■ **Texto mostrado**
Entre enero y mayo de 2026 el Gobierno federal erogó 3.97 billones de pesos, cifra que quedó 9.5 por ciento por debajo de lo programado. Ese desfase constituye el mayor registrado en veintiún años y obliga a revisar la capacidad real de ejecución del presupuesto en un contexto de compromisos sociales y de infraestructura crecientes.
El monto ejecutado y su distancia con la meta
Los 3.97 billones representan el gasto neto total acumulado en los primeros cinco meses del año. La Secretaría de Hacienda había previsto un flujo mayor, por lo que el subejercicio equivale a recursos que no llegaron a programas, obras o transferencias en el calendario original. Esta brecha no es un simple ajuste contable: cada punto porcentual de retraso modifica el ritmo de proveedores, beneficiarios y entidades federativas que dependen de esos flujos para operar.

■ **Material proporcionado**

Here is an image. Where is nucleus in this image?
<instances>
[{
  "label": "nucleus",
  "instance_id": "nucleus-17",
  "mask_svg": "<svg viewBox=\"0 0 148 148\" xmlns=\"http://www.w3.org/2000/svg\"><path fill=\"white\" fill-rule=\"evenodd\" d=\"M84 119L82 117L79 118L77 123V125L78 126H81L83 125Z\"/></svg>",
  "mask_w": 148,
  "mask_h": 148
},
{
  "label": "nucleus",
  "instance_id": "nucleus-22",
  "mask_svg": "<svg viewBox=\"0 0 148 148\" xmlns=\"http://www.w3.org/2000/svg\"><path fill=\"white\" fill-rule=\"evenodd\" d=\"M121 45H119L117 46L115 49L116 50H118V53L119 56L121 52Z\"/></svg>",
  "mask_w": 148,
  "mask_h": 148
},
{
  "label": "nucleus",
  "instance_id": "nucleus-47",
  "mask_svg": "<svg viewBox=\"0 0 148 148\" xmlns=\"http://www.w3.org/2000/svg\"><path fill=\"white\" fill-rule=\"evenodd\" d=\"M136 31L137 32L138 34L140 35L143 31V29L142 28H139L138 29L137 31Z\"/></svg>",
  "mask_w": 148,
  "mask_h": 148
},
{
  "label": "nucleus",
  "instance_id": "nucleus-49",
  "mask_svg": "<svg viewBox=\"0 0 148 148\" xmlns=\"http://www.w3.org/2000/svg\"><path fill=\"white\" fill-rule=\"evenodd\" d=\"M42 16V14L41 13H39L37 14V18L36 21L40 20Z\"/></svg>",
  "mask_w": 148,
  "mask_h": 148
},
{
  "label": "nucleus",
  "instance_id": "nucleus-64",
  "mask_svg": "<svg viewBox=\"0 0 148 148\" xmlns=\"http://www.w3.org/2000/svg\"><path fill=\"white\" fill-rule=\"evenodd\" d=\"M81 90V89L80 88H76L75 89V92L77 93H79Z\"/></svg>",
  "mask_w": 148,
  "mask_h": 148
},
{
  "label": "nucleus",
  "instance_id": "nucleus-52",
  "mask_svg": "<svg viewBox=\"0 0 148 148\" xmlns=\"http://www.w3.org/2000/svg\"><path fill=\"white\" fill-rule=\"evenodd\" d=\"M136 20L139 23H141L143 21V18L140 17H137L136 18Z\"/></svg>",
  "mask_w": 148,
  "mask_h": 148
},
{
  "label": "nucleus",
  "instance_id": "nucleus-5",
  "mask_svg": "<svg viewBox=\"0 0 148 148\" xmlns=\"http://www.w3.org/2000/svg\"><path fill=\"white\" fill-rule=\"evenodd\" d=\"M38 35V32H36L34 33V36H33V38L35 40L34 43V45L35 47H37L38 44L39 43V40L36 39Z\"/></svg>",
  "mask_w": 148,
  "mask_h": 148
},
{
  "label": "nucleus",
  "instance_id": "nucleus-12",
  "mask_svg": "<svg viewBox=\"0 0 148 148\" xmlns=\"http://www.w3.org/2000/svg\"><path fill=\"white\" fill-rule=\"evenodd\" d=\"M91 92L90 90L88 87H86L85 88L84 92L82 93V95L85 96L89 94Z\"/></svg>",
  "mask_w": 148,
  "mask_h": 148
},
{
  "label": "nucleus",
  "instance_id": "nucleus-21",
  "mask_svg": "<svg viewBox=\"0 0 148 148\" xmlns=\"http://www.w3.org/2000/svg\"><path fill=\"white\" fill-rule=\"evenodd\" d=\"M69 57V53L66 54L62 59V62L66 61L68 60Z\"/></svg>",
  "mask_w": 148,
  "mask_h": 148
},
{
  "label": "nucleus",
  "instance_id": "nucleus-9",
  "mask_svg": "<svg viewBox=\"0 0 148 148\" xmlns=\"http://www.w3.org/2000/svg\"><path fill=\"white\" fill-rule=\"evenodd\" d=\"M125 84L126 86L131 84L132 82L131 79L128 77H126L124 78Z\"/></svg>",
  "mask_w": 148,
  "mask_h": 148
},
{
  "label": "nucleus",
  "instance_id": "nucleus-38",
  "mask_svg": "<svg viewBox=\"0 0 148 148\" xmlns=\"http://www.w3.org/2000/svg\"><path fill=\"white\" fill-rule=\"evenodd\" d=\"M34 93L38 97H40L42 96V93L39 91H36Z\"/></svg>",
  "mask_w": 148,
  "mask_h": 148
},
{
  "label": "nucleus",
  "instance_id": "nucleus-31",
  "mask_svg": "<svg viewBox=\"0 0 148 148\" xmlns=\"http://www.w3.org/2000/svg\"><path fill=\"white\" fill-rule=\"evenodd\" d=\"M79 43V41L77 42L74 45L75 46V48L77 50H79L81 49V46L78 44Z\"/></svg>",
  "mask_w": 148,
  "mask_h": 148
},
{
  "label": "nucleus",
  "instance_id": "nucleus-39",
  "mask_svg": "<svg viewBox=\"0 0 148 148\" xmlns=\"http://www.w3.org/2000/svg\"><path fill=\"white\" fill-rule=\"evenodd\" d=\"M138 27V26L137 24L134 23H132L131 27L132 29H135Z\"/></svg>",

■ **Ejercicio a resolver**
Transcribe del texto sobre el gasto federal todo lo que va desde "Entre enero y" hasta "de infraestructura crecientes.". El material no interviene en esta tarea.

■ **Respuesta del ejercicio**
Entre enero y mayo de 2026 el Gobierno federal erogó 3.97 billones de pesos, cifra que quedó 9.5 por ciento por debajo de lo programado. Ese desfase constituye el mayor registrado en veintiún años y obliga a revisar la capacidad real de ejecución del presupuesto en un contexto de compromisos sociales y de infraestructura crecientes.